On 20 May, following a brave ”final stand” by defenders, Ukrainian troops at Mariupol were ordered to surrender, with most POWs subsequently taken by Russian invaders to Olenivka prison in the occupied Donbas Region.
Immediately, fears over the health of the pregnant paramedic led to widespread calls for her release, with Nataliya Zarytska, the head of “Women of Steel”, an organisation that helps unite POWs with their relatives, saying: “How vile do you have to be to keep this girl captive and put pressure on the Ukrainian side and the world to exchange her?”
Mamonova’s mother, who only learned of her daughter’s capture after spotting her photograph in a newspaper, expressed her fears to Espreso TV that her grandchild might be taken into Russian custody.

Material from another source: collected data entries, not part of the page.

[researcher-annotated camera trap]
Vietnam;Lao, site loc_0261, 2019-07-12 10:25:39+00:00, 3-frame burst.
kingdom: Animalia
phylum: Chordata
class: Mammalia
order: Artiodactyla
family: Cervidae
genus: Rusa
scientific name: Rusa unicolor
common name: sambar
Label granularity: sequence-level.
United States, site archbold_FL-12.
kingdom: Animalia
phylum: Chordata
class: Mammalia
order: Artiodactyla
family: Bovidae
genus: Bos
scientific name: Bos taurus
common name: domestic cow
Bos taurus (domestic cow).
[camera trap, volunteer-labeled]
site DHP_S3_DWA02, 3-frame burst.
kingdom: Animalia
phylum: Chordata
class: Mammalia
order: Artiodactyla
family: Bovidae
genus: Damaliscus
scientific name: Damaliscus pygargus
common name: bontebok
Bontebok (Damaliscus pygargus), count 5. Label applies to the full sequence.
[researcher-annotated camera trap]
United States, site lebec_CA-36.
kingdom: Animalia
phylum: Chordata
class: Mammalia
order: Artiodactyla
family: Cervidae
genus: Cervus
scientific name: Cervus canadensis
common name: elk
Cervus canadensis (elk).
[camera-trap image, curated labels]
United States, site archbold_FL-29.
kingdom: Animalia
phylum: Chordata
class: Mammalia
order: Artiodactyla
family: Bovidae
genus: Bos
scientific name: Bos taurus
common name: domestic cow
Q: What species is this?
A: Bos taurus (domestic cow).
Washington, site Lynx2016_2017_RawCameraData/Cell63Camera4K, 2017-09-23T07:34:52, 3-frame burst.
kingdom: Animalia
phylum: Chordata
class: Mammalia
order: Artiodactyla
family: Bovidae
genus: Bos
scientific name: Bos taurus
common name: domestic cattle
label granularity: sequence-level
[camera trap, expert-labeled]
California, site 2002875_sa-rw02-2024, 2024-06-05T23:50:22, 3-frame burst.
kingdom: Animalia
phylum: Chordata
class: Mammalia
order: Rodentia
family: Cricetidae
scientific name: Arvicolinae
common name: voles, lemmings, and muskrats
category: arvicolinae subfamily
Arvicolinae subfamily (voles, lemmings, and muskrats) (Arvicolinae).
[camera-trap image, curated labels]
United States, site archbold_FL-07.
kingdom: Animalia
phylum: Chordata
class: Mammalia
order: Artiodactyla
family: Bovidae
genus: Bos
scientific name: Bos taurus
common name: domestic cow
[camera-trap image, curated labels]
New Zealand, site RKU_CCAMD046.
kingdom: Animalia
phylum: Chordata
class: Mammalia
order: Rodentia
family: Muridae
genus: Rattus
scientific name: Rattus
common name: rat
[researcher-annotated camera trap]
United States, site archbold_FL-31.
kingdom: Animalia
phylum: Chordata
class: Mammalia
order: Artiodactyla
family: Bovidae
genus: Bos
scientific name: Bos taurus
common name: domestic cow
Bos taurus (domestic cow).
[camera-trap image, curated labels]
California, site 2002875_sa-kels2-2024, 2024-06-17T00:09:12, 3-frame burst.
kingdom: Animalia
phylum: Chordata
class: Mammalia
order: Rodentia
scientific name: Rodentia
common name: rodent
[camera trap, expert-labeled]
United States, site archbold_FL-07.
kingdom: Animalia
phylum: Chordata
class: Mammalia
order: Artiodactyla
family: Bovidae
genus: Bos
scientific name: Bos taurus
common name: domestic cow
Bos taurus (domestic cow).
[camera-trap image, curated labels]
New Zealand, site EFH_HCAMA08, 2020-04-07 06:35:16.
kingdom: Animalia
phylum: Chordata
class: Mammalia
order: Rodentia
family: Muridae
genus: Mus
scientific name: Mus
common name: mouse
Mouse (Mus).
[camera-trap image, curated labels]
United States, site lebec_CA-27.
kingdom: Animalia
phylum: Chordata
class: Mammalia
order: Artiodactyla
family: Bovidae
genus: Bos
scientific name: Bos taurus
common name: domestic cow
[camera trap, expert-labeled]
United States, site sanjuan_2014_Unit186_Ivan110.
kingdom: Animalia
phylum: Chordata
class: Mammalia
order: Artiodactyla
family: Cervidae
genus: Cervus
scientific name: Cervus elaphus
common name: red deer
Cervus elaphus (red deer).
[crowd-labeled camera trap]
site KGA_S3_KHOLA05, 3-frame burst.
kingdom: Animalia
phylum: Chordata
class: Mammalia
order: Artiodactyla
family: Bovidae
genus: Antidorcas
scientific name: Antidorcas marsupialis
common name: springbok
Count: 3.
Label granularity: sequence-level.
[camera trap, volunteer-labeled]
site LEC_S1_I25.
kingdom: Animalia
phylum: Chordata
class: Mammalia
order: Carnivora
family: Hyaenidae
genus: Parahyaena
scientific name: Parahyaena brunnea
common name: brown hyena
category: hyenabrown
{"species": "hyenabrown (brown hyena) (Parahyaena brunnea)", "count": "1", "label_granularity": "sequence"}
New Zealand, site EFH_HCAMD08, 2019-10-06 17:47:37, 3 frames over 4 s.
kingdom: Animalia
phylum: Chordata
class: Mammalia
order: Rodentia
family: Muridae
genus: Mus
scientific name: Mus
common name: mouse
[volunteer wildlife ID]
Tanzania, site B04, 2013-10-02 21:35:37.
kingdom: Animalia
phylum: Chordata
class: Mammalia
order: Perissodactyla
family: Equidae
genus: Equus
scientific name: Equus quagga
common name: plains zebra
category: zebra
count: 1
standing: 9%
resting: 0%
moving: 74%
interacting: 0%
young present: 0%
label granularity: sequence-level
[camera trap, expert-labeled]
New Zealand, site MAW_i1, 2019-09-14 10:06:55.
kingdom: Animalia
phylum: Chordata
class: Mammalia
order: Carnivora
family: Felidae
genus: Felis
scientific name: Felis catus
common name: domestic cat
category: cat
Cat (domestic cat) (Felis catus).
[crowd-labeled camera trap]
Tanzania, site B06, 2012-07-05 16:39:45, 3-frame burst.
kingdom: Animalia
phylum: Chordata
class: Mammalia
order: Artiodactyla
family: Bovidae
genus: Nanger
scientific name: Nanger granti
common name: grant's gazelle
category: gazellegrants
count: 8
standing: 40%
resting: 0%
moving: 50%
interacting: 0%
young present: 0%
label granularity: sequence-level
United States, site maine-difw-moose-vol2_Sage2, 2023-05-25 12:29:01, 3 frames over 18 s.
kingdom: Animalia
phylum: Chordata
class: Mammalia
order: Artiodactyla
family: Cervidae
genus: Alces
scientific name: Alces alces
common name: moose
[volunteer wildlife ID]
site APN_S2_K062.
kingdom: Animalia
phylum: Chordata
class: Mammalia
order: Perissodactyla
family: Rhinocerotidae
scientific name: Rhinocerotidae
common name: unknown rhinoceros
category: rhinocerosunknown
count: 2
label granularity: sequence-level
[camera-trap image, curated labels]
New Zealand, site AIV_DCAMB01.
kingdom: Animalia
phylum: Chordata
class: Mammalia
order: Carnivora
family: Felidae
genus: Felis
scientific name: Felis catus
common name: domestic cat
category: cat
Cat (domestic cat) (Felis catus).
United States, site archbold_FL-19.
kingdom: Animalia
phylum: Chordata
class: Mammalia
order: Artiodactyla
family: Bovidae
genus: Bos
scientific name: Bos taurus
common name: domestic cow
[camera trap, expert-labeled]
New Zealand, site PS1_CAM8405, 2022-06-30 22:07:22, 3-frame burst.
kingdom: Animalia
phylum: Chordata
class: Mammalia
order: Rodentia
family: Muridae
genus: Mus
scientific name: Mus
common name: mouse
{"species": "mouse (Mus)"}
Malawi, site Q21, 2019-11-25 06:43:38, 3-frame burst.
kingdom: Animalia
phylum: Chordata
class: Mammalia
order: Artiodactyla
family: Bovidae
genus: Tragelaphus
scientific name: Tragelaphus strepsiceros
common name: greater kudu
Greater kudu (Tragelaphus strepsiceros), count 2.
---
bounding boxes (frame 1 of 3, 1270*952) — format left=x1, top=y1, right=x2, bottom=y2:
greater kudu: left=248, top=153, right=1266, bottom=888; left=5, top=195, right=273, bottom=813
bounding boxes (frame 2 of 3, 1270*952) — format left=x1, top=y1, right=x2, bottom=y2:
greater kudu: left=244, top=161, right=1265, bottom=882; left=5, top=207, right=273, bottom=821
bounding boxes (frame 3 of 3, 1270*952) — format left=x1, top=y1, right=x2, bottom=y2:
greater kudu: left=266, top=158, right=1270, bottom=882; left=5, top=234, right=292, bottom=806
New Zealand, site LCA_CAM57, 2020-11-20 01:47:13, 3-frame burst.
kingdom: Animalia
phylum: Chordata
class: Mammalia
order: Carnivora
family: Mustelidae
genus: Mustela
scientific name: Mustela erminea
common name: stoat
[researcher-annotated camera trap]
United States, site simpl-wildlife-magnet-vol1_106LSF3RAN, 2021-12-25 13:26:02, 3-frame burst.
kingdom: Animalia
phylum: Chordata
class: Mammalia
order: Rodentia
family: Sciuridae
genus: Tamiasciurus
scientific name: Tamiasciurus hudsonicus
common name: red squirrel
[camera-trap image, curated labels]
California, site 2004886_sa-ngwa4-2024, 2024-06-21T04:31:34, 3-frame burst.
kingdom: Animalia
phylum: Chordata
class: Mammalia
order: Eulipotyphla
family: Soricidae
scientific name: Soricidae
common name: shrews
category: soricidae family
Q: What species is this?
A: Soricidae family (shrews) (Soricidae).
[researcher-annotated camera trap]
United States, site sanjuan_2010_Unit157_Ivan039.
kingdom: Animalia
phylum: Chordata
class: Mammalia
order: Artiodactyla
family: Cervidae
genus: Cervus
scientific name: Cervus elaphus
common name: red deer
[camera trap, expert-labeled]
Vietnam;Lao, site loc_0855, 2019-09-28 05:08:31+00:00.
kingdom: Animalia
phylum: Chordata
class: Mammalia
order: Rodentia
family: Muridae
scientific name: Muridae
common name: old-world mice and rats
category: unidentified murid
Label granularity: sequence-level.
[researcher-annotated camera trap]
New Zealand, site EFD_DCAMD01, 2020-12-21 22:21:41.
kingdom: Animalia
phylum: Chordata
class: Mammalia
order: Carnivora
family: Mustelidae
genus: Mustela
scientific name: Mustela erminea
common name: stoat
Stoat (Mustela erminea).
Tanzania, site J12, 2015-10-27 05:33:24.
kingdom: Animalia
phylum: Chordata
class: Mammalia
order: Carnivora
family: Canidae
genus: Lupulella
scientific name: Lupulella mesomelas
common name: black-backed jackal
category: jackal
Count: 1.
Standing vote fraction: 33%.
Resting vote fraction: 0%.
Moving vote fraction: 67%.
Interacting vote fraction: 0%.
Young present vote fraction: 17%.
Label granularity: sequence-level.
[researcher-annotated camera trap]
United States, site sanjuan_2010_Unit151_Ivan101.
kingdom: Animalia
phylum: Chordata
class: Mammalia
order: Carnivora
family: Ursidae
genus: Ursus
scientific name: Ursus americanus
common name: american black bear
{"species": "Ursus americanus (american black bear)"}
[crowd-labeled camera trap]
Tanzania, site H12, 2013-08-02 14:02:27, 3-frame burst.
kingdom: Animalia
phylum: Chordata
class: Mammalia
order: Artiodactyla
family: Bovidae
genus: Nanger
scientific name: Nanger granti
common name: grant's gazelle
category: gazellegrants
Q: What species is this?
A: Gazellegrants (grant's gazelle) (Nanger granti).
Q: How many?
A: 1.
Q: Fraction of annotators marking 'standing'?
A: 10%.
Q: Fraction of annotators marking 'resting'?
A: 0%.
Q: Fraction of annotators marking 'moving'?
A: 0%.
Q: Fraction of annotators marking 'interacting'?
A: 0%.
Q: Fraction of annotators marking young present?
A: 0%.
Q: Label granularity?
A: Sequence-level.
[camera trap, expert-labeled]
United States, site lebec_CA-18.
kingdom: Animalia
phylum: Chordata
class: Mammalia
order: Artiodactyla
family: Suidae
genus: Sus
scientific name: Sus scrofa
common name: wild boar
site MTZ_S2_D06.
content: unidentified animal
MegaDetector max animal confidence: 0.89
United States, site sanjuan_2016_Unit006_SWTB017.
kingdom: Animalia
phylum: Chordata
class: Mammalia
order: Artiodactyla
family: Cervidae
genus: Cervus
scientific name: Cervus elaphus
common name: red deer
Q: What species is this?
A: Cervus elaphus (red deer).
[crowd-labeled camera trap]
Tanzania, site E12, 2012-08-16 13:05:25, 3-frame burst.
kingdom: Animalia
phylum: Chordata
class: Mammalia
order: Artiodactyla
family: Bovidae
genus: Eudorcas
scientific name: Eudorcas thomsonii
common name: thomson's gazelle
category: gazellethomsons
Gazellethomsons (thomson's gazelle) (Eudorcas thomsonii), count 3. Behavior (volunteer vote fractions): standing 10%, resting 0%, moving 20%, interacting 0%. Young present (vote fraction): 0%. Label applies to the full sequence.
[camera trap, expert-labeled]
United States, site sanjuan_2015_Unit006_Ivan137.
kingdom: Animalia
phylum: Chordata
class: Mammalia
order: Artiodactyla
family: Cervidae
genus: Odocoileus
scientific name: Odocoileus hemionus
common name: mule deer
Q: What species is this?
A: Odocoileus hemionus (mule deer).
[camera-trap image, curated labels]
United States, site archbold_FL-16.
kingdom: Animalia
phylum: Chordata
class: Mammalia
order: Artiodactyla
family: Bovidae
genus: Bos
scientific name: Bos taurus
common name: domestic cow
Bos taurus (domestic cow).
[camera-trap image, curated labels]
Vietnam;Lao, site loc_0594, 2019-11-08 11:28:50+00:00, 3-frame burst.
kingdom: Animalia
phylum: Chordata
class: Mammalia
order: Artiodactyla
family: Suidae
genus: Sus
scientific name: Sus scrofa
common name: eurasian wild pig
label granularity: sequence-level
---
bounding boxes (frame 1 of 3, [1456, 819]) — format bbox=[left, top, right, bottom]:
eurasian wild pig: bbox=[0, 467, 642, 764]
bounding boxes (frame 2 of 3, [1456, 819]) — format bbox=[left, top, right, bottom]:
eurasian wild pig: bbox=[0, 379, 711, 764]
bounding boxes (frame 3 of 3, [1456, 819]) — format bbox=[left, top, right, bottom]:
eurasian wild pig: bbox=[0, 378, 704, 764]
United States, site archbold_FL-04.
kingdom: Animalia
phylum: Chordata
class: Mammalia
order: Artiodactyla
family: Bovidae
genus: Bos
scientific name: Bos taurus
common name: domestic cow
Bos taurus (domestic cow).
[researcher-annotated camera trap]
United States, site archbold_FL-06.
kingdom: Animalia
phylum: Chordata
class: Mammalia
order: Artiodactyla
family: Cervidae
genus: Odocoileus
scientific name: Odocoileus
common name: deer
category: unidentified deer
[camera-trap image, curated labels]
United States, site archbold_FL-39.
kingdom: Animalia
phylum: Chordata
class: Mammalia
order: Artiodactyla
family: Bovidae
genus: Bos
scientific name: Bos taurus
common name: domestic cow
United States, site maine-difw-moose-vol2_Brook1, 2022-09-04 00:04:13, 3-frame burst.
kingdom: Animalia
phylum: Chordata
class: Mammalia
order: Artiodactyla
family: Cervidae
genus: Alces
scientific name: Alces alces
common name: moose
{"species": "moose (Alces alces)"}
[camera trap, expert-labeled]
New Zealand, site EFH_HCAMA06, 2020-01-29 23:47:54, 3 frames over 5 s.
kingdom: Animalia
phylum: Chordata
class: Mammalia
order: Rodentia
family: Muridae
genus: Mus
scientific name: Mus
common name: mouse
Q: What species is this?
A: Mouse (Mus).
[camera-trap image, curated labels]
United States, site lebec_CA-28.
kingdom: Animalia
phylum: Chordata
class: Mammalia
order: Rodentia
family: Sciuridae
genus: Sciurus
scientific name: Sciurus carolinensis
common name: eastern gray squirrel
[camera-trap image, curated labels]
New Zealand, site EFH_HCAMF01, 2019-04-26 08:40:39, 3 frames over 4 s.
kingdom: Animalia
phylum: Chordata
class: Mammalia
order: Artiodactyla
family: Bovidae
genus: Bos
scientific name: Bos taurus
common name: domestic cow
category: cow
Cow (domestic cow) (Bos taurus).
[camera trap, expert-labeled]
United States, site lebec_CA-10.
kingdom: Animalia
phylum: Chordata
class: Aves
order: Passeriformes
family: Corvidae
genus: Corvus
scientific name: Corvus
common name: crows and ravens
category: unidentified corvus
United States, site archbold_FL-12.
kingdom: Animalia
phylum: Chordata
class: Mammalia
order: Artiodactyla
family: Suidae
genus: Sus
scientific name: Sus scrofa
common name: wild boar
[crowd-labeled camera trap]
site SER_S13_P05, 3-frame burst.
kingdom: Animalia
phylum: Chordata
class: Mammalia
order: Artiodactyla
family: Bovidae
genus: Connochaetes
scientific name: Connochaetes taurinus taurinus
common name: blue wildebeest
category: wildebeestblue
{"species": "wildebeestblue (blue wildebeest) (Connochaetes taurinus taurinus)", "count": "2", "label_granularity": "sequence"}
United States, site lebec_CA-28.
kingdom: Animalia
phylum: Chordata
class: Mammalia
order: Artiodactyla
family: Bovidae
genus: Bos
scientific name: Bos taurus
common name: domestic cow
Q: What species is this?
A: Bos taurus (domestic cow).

“Every day there is more and more anxiety,” she said. “I worry the most about the fact that if she gives birth in Russia, they will take the child away and give Russian citizenship. I am appealing to the whole world to help to return my daughter to me. She has a family, parents, and a husband. We hope that she will return at least in the last days of her pregnancy.”
Thankfully, her mother’s fears weren’t realised, and on Sep. 21, Mamonova was among the group of POWs released as part of the highly-publicized prisoner exchange. Just four days later, the paramedic finally give birth – not in a prison cell, but in a Ukrainian hospital with her loved ones at her bedside.
“A girl was indeed born, everything is fine,” Iryna Horavska, the general director of the Volyn Regional Territorial Medical Association for the Protection of Motherhood and Childhood tweeted on Sunday, Sep. 25. “The child and her mother are in the ward. The girl was born at 4:18am. The child weighs 3,255 grams, her height is 56 centimetres.”
Meanwhile, Mamonova’s sister told Suspilne TV: “Everything went well. Everyone is alive and well. Mother is feeling well. We thank everyone. The daughter was named Anya.”